Editor's Note :

Editor's Note :

We expect orders from the March 24 conference on Monday at 9:30 a.m. There is a possibility of opinions on Tuesday, March 28 and Wednesday, March 29.
On Monday the court hears oral argument in Advocate Health Care Network v. Stapleton. Ronald Mann has our preview.
On Monday the court also hears oral argument in TC Heartland LLC v. Kraft Foods Group Brands LLC. Ronald Mann has our preview.

October Term 2017

View this list sorted by case name.

Cases Not (Yet) Set for Argument

National Association of Manufacturers v. Department of Defense, No. 16-299

Issue(s): Whether the U.S. Court of Appeals for the 6th Circuit erred when it held that it has jurisdiction under 33 U.S.C. § 1369(b)(1)(F), the portion of the Clean Water Act's judicial review provision that requires that agency actions “in issuing or denying any permit” under Section 1342 be reviewed by the court of appeals, to decide petitions to review the waters-of-the-United-States rule, even though the rule does not “issu[e] or den[y] any permit” but instead defines the waters that fall within Clean Water Act jurisdiction.
National Labor Relations Board v. Murphy Oil USA, No. 16-307

Issue(s): Whether arbitration agreements with individual employees that bar them from pursuing work-related claims on a collective or class basis in any forum are prohibited as an unfair labor practice under 29 U.S.C. § 158(a)(1), because they limit the employees' right under the National Labor Relations Act to engage in “concerted activities” in pursuit of their “mutual aid or protection,” 29 U.S.C. § 157, and are therefore unenforceable under the savings clause of the Federal Arbitration Act, 9 U.S.C. § 2.
Wilson v.

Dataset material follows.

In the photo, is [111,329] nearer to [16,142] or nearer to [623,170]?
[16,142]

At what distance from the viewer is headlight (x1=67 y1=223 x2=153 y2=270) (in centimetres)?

Sellers, No. 16-6855

Issue(s): Whether the court's decision in Harrington v. Richter silently abrogates the presumption set forth in Ylst v. Nunnemaker – that a federal court sitting in habeas proceedings should “look through” a summary state court ruling to review the last reasoned decision – as a slim majority of the en banc U.S. Court of Appeals for the 11th Circuit held in this case, despite the agreement of both parties that the Ylst presumption should continue to apply.
Hamer v. Neighborhood Housing Services of Chicago, No. 16-658

Issue(s): Whether Federal Rule of Appellate Procedure 4(a)(5)(C) can deprive a court of appeals of jurisdiction over an appeal that is statutorily timely, as the U.S. Courts of Appeals for the 2nd, 4th, 7th and 10th Circuits have concluded, or whether Federal Rule of Appellate Procedure 4(a)(5)(C) is instead a nonjurisdictional claim-processing rule because it is not derived from a statute, as the U.S. Courts of Appeals for the 9th and District of Columbia Circuits have concluded, and therefore subject to equitable considerations such as forfeiture, waiver and the unique-circumstances doctrine.
Ernst & Young LLP v. Morris, No. 16-300

Issue(s): Whether the collective-bargaining provisions of the National Labor Relations Act prohibit the enforcement under the Federal Arbitration Act of an agreement requiring an employee to arbitrate claims against an employer on an individual, rather than collective, basis.
Class v. U.S., No. 16-424

Issue(s): Whether a guilty plea inherently waives a defendant's right to challenge the constitutionality of his statute of conviction.
District of Columbia v. Wesby, No. 15-1485

Issue(s): (1) Whether police officers who found late-night partiers inside a vacant home belonging to someone else had probable cause to arrest the partiers for trespassing under the Fourth Amendment, and in particular whether, when the owner of a vacant home informs police that he has not authorized entry, an officer assessing probable cause to arrest those inside for trespassing may discredit the suspects' questionable claims of an innocent mental state; and (2) whether, even if there was no probable cause to arrest the apparent trespassers, the officers were entitled to qualified immunity because the law was not clearly established in this regard.
Epic Systems Corp. v. Lewis, No. 16-285

Issue(s): Whether an agreement that requires an employer and an employee to resolve employment-related disputes through individual arbitration, and waive class and collective proceedings, is enforceable under the Federal Arbitration Act, notwithstanding the provisions of the National Labor Relations Act.
Artis v. District of Columbia, No. 16-460

Issue(s): Whether the tolling provision in 28 U.S.C. § 1367(d) suspends the limitations period for the state-law claim while the claim is pending and for 30 days after the claim is dismissed, or whether the tolling provision does not suspend the limitations period but merely provides 30 days beyond the dismissal for the plaintiff to refile.